* DATA FOR THIS EXERCISE
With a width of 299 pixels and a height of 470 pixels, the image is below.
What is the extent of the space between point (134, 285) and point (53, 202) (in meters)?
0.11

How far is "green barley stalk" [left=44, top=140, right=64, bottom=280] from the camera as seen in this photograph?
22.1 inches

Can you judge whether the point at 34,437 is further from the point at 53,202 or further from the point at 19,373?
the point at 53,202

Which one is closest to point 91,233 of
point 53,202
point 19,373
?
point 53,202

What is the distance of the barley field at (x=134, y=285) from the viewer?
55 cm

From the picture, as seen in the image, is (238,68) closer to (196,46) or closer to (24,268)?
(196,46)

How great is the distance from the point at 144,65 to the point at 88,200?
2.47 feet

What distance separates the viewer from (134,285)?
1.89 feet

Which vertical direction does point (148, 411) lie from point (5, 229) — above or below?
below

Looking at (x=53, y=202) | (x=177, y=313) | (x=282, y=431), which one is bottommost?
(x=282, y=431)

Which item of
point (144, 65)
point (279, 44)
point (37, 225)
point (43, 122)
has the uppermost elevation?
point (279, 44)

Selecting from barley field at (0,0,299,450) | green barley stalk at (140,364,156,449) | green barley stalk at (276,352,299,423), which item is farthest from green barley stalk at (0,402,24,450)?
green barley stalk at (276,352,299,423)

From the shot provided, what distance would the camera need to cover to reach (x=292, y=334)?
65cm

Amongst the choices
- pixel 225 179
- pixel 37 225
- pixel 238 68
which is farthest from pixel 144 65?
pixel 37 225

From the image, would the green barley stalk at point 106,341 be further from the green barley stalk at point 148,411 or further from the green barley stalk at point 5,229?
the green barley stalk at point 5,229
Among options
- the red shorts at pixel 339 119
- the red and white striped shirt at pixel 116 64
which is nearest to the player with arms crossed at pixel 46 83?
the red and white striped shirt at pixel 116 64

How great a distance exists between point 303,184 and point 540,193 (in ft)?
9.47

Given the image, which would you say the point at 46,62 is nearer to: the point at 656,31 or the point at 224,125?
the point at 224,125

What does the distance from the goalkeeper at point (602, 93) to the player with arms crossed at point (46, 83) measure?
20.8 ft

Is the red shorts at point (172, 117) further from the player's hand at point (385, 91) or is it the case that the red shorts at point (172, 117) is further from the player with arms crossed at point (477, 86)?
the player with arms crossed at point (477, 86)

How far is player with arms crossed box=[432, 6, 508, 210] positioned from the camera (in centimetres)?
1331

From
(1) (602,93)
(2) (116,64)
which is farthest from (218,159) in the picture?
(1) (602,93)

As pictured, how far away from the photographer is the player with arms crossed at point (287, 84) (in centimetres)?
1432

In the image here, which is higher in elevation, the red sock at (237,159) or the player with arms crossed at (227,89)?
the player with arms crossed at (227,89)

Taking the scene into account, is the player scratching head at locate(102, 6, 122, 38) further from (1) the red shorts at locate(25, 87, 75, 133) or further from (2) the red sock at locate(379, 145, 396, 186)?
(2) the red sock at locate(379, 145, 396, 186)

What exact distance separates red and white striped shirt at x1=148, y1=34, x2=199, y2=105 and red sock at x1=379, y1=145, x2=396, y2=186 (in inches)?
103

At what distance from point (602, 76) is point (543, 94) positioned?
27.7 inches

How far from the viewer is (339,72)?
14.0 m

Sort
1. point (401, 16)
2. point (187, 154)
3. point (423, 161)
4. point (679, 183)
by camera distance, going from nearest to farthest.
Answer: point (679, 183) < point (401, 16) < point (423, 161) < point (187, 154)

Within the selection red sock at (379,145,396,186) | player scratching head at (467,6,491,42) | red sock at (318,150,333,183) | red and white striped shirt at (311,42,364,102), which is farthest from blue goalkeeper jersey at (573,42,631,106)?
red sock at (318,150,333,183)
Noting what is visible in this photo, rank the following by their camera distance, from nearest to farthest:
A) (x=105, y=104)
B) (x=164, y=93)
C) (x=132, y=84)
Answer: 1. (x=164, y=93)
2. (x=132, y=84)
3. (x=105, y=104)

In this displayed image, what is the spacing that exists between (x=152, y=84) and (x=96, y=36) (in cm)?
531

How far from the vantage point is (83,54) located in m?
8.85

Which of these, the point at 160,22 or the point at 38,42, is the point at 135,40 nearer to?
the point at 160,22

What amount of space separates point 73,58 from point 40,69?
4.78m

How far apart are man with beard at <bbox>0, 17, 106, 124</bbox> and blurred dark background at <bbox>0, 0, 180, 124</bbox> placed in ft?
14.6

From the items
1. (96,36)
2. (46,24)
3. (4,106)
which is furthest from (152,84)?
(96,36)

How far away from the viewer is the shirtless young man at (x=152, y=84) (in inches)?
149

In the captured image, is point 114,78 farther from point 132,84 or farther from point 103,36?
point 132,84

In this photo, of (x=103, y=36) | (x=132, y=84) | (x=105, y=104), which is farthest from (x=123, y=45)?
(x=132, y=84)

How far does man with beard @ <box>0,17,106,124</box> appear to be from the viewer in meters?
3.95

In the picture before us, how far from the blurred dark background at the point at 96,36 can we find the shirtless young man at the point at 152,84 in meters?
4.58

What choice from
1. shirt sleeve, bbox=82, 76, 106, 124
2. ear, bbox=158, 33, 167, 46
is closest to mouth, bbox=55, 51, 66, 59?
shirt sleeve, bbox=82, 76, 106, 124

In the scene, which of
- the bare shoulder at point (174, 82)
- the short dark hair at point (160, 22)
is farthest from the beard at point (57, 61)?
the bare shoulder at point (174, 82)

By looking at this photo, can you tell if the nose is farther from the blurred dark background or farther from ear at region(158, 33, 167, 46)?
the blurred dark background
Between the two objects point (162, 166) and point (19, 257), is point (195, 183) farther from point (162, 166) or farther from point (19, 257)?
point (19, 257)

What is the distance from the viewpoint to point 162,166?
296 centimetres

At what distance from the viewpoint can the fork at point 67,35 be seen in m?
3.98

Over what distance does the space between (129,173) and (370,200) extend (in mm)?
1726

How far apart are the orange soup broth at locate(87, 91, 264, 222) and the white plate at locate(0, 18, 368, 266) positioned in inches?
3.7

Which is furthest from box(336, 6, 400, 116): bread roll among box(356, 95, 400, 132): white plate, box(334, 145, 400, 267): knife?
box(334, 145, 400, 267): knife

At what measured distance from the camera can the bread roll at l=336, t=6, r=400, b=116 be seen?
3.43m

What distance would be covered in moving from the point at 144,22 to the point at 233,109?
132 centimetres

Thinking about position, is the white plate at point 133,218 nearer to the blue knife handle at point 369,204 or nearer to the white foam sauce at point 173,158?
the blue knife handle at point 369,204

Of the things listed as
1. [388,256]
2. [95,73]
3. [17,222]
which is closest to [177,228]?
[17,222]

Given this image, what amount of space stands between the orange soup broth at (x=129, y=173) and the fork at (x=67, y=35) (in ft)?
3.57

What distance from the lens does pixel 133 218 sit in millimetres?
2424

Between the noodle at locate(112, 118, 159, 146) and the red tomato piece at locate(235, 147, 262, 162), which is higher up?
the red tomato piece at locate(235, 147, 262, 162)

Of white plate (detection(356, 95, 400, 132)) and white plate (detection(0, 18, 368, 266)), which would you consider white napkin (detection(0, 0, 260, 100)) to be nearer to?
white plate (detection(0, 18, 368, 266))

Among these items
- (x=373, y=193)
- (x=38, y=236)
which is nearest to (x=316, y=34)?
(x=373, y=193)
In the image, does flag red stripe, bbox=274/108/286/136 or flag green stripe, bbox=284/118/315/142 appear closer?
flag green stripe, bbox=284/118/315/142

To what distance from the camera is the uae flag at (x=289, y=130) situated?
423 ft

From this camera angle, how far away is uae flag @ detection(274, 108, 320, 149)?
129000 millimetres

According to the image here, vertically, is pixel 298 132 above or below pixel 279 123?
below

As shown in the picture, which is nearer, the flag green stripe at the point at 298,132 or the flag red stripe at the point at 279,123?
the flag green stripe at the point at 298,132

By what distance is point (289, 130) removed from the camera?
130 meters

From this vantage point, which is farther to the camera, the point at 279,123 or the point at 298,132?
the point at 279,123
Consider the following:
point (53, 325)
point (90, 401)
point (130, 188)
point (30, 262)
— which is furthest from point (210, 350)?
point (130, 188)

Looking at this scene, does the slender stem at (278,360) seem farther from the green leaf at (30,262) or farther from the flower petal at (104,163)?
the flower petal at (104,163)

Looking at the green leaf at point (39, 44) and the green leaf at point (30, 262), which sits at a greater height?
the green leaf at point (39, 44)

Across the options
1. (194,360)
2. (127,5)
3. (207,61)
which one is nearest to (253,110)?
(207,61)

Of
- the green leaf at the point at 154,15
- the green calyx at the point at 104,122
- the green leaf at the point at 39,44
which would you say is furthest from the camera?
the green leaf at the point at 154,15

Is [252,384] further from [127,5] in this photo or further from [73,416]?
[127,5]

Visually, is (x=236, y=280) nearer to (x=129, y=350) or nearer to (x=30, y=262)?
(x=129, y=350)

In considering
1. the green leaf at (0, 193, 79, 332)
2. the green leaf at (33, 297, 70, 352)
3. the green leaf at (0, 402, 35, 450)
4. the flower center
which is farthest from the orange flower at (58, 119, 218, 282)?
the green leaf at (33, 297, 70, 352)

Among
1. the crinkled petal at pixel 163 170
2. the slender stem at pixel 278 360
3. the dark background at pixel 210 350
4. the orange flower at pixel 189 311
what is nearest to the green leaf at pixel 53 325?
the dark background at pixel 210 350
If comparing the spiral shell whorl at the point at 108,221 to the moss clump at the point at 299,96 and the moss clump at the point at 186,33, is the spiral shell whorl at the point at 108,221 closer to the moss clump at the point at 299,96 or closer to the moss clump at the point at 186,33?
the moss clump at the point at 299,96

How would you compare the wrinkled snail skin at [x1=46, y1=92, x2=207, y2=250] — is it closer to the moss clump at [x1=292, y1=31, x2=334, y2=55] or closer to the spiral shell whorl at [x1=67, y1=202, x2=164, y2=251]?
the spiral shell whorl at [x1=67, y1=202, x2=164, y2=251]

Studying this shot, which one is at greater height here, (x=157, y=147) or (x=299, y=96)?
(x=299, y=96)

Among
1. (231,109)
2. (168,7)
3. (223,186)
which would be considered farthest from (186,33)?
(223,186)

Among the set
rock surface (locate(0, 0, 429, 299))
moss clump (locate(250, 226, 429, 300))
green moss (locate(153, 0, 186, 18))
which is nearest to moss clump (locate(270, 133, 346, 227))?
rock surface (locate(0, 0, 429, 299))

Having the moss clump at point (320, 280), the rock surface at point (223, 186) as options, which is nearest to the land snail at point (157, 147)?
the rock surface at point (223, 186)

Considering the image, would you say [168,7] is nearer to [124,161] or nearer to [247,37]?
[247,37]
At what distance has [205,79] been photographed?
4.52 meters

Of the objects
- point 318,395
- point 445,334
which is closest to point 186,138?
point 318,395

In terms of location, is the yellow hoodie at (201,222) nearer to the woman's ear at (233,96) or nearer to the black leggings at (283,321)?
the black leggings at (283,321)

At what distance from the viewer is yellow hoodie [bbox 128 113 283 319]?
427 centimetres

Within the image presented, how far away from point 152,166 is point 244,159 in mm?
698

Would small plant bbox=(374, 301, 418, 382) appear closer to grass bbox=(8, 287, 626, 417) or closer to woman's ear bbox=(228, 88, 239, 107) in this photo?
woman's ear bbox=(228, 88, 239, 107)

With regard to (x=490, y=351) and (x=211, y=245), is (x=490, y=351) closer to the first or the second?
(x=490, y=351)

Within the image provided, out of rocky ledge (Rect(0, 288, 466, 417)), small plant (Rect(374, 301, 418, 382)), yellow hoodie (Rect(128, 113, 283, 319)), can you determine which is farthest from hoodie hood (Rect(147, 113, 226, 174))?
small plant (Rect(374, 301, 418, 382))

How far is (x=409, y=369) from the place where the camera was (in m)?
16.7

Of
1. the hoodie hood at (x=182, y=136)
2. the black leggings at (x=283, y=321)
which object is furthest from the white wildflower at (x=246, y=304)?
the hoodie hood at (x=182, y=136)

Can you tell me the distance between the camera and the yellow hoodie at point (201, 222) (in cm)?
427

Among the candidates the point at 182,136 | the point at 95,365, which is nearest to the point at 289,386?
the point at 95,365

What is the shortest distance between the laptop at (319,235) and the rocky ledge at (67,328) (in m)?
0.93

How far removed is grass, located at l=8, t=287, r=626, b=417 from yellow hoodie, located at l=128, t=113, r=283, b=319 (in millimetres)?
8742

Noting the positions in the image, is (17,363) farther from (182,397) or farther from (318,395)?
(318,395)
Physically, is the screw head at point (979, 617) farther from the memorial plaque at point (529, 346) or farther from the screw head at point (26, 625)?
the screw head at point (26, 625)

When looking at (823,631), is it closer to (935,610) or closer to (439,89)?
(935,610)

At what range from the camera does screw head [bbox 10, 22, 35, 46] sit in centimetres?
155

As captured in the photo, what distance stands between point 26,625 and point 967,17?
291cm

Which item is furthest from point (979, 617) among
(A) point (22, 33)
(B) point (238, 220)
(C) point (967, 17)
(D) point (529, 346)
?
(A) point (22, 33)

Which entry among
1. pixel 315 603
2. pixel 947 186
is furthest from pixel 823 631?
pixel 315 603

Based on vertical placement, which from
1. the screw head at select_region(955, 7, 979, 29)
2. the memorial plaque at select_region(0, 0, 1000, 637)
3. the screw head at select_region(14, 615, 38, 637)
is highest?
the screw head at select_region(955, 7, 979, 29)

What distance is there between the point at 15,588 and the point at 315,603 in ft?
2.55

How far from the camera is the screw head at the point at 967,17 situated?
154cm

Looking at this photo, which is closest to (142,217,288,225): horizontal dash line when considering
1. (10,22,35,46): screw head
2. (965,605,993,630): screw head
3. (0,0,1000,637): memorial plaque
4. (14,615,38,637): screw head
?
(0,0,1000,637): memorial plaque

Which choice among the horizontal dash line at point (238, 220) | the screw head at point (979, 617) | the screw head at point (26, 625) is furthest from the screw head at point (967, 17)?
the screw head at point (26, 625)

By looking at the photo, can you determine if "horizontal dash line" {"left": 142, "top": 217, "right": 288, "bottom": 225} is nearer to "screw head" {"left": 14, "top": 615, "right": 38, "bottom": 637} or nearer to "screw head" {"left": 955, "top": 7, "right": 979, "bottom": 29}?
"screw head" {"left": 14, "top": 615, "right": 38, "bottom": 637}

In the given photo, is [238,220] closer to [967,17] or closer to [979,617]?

* WRITTEN EXERCISE
Your task is to extract the lines running from the one with "Which choice among" to the end of the material, inclusive, copying each exactly and adding nothing.

* RESPONSE TO THE EXERCISE
Which choice among the horizontal dash line at point (238, 220) | the screw head at point (979, 617) | the screw head at point (26, 625) is furthest from the screw head at point (967, 17)?
the screw head at point (26, 625)

By looking at the photo, can you determine if "horizontal dash line" {"left": 142, "top": 217, "right": 288, "bottom": 225} is nearer to "screw head" {"left": 14, "top": 615, "right": 38, "bottom": 637} or nearer to "screw head" {"left": 955, "top": 7, "right": 979, "bottom": 29}?
"screw head" {"left": 14, "top": 615, "right": 38, "bottom": 637}

In the given photo, is [238,220] closer to [967,17] or closer to [979,617]?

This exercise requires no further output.